PROBLEM TO WORK ON:
Copy each of the entries below word for word, omitting the pictures.
━━━ TASK INPUT ━━━
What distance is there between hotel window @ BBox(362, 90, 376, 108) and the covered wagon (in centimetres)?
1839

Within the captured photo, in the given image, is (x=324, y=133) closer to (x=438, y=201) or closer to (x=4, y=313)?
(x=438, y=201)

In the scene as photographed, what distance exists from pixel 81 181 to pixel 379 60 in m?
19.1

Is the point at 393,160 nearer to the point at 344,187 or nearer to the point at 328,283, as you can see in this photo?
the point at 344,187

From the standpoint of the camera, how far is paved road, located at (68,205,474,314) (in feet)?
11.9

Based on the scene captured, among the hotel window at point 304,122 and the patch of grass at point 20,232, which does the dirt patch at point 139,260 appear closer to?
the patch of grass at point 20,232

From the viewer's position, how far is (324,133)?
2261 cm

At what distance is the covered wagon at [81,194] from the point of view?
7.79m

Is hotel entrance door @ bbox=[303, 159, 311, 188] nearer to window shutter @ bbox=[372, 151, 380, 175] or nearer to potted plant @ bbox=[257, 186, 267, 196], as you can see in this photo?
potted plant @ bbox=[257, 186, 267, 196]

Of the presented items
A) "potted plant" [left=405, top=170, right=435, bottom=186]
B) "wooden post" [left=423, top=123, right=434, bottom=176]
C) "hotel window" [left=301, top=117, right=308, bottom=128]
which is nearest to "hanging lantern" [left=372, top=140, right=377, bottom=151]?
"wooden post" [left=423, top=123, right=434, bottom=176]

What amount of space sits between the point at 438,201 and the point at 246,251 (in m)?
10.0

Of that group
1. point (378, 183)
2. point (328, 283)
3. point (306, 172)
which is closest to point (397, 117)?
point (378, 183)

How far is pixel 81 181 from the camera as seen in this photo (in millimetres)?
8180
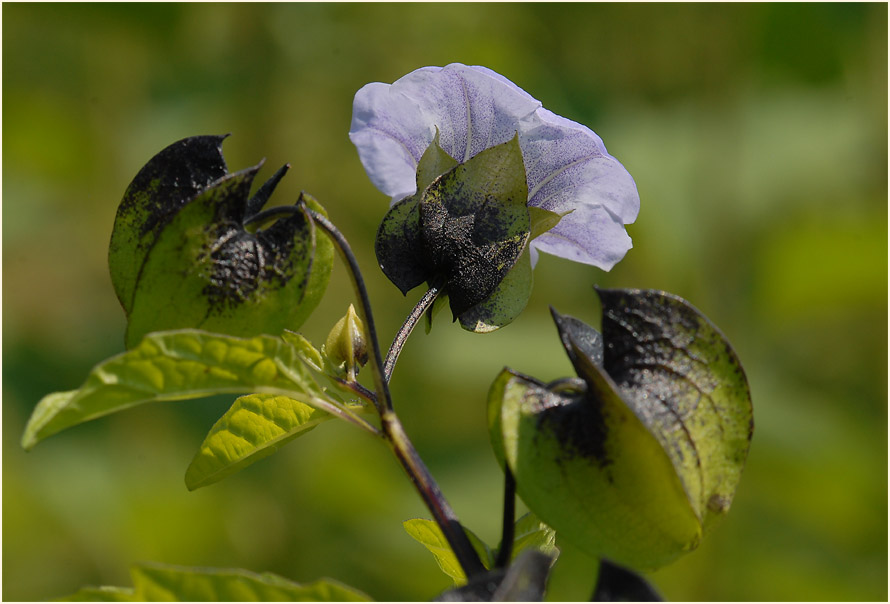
━━━
EXERCISE OUTPUT:
What distance is there between hotel window @ BBox(362, 90, 376, 108) and the covered wagon (in centimetres)?
1839

Within the captured photo, in the given image, is (x=324, y=133) closer to (x=438, y=201) or closer to (x=4, y=313)?
(x=438, y=201)

In the scene as photographed, what distance exists from pixel 81 181 to pixel 379 60 in m?
19.1

Is the point at 393,160 nearer to the point at 344,187 or nearer to the point at 328,283, as you can see in this photo?
the point at 344,187

From the standpoint of the camera, how far is paved road, located at (68,205,474,314) (in feet)?
11.9

Based on the scene captured, among the hotel window at point 304,122 and the patch of grass at point 20,232, which does the dirt patch at point 139,260 appear closer to?
the patch of grass at point 20,232

From the viewer's position, how far is (324,133)?
2261 cm

At what distance is the covered wagon at [81,194] from the point of view?
7.79m

Is hotel entrance door @ bbox=[303, 159, 311, 188] nearer to window shutter @ bbox=[372, 151, 380, 175] or nearer to potted plant @ bbox=[257, 186, 267, 196], as you can see in this photo?
potted plant @ bbox=[257, 186, 267, 196]

Of the presented items
A) "potted plant" [left=405, top=170, right=435, bottom=186]
B) "wooden post" [left=423, top=123, right=434, bottom=176]
C) "hotel window" [left=301, top=117, right=308, bottom=128]
which is nearest to "hanging lantern" [left=372, top=140, right=377, bottom=151]?
"wooden post" [left=423, top=123, right=434, bottom=176]

What amount of space sits between the point at 438,201 and the point at 246,251 (in m)?
10.0

Of that group
1. point (378, 183)
2. point (328, 283)
3. point (306, 172)
which is closest to point (397, 117)?
point (378, 183)

How far is pixel 81 181 from the camera as seen in this photo (in millimetres)?
8180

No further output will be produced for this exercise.